Take the lines from the one containing "Charming white house" through the final line below and restate them exactly. Omit the pictures.

> Data below:
Segment Open
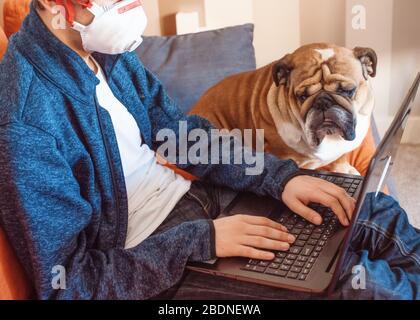 Un garçon assis sur un canapé orange portant une chemise blanche, et un Jean étudiant/apprenant en ligne sur la tablette avec son chien blanc et noir / buldog Banque D'Images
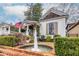 Charming white house with a wrap-around porch and fountain at 296 Logan Se St, Atlanta, GA 30312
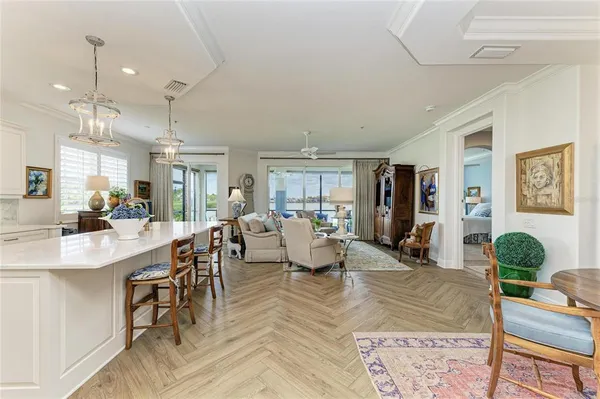 a view of a dining room with furniture and chandelier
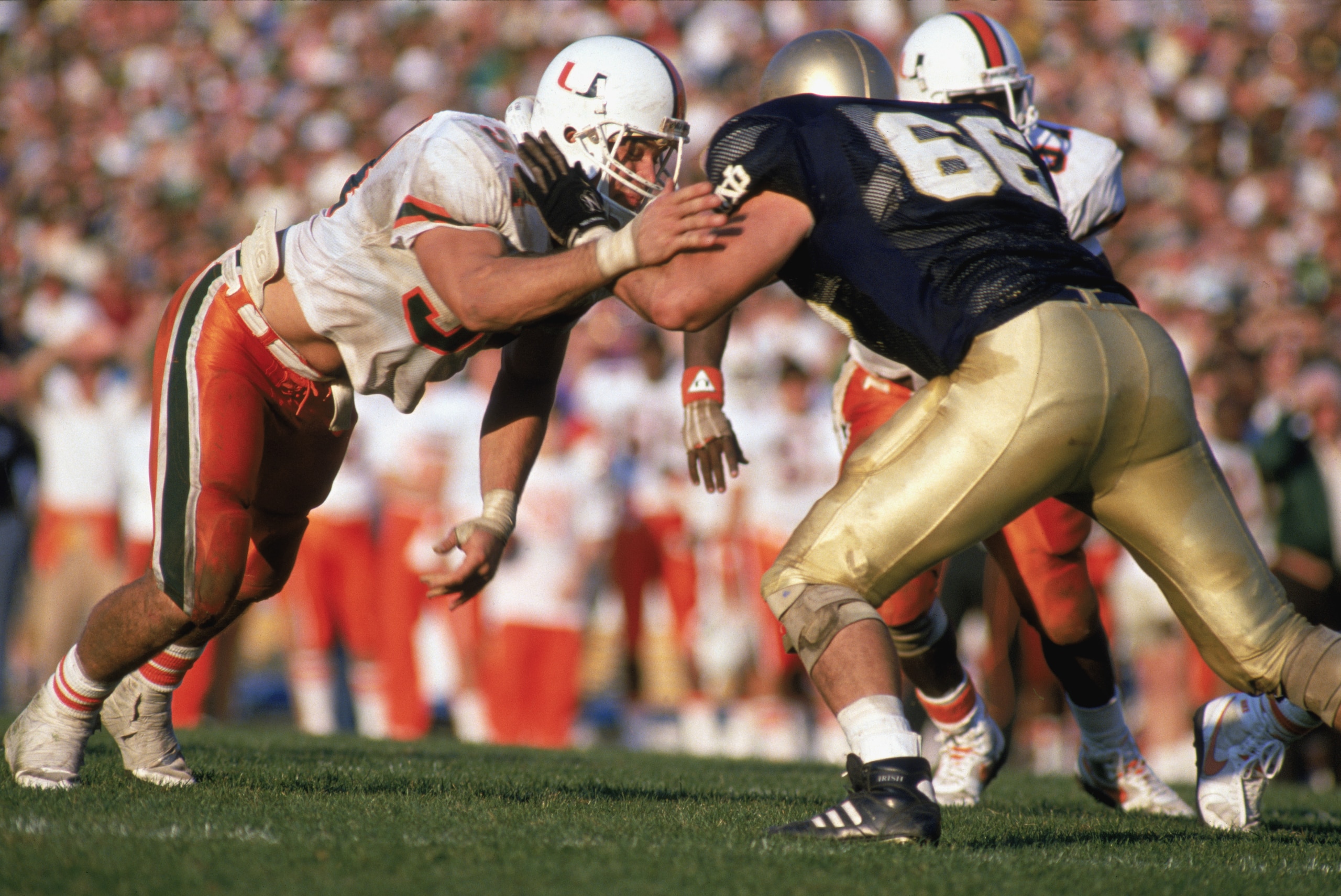 MIAMI - OCTOBER 15: Bill Hawkins #54 of the University of Miami Hurricanes moves on the field during a game against Notre Dame Fighting Irish on October 15, 1988 in Miami, Florida. Notre Dames won 31-30. (Photo by: Jonathan Daniel/Getty Images) MIAMI - OCTOBER 15: Bill Hawkins #54 of the University of Miami Hurricanes moves on the field during a game against Notre Dame Fighting Irish on October 15, 1988 in Miami, Florida. Notre Dames won 31-30. (Photo by: Jonathan Daniel/Getty Images)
Segment Closed
> Task result:
 Charming white house with a wrap-around porch and fountain at 296 Logan Se St, Atlanta, GA 30312
 a view of a dining room with furniture and chandelier
 MIAMI - OCTOBER 15: Bill Hawkins #54 of the University of Miami Hurricanes moves on the field during a game against Notre Dame Fighting Irish on October 15, 1988 in Miami, Florida. Notre Dames won 31-30. (Photo by: Jonathan Daniel/Getty Images) MIAMI - OCTOBER 15: Bill Hawkins #54 of the University of Miami Hurricanes moves on the field during a game against Notre Dame Fighting Irish on October 15, 1988 in Miami, Florida. Notre Dames won 31-30. (Photo by: Jonathan Daniel/Getty Images)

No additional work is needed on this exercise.